I have been thinking that it should be possible to gather training data for this quickly by identifying a subset of people that are somewhat likely to get sick in the near future like e.g. people participating in big parties, and acquire coughs from them prior and subsequent to infection. If somebody has ideas how to collect such data quickly, feel free to share.

I don't know the regulations around what needs a license, but I think there's a good chance that hosting a tool like this does not require one, or that it requires one that is relatively practical to get?

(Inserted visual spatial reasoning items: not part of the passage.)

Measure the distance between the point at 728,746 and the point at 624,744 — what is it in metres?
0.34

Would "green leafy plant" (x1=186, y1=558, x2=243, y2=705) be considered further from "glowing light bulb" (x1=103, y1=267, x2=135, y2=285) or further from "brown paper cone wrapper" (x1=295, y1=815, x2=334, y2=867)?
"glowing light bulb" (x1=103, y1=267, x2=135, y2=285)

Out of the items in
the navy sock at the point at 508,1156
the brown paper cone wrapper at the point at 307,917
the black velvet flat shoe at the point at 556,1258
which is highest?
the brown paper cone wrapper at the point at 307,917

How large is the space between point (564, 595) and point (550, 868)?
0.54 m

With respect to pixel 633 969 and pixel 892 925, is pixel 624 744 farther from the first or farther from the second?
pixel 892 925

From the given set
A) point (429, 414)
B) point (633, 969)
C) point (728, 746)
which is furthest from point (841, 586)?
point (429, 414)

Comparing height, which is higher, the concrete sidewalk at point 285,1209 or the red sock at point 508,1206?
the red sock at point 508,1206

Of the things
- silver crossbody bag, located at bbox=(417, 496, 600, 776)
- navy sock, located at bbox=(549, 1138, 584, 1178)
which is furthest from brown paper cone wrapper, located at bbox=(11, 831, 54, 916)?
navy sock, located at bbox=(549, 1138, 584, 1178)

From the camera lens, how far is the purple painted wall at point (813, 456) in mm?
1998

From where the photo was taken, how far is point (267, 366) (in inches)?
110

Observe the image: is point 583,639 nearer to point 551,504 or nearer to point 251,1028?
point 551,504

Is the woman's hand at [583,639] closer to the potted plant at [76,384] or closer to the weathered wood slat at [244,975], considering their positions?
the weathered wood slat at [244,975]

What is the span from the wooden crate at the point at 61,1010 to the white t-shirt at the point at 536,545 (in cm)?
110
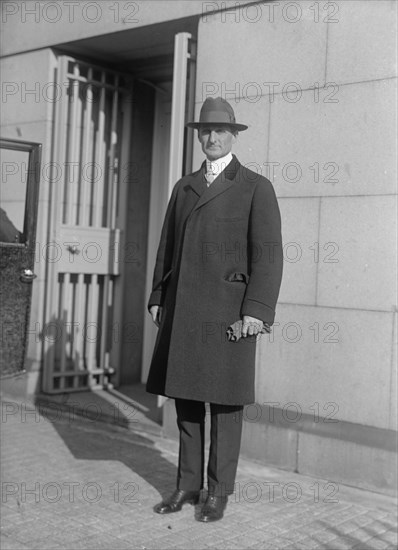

In Germany you need approval when you either diagnose or cure illnesses. I would expect that it works similarly in the US. COVID-19 clearly is an illness and as such diagnosing it will require approval.

I think you would likely need to have the tool hosted by an organization in a different jurisdiction then the EU or the US or go to the FDA and pray.

How exactly do the regulations work here? What happens if someone releases an app that converts sound data into a binary result, and while it doesn't claim to be a Covid test, it just-so-happens that when a cough sound is input the True/False output correlates very highly with Covid infection?

From the paper they are actually planning on trying this within a Fortune 100 company so this at least must be allowable.

To that end, we have reached an agreement with a Fortune 100 company to demonstrate the value of our tool as part of their COVID-19 management practices. As we have shown there are cultural and age differences in coughs, future work could focus on tailoring the model to different age groups and regions of the world using the metadata captured, something we would like to test at the company site. 

The regulation problem may be primarily in the handling/collection of training data.  Sound files are considered (at least by the big voice-product providers) to be personally-identifiable, and medical information about whether someone has (or probably-has, or claims-to-have) COVID-19 is very restricted in lots of jurisdictions.  

This research data and the production system should perhaps be based outside of the US or Europe.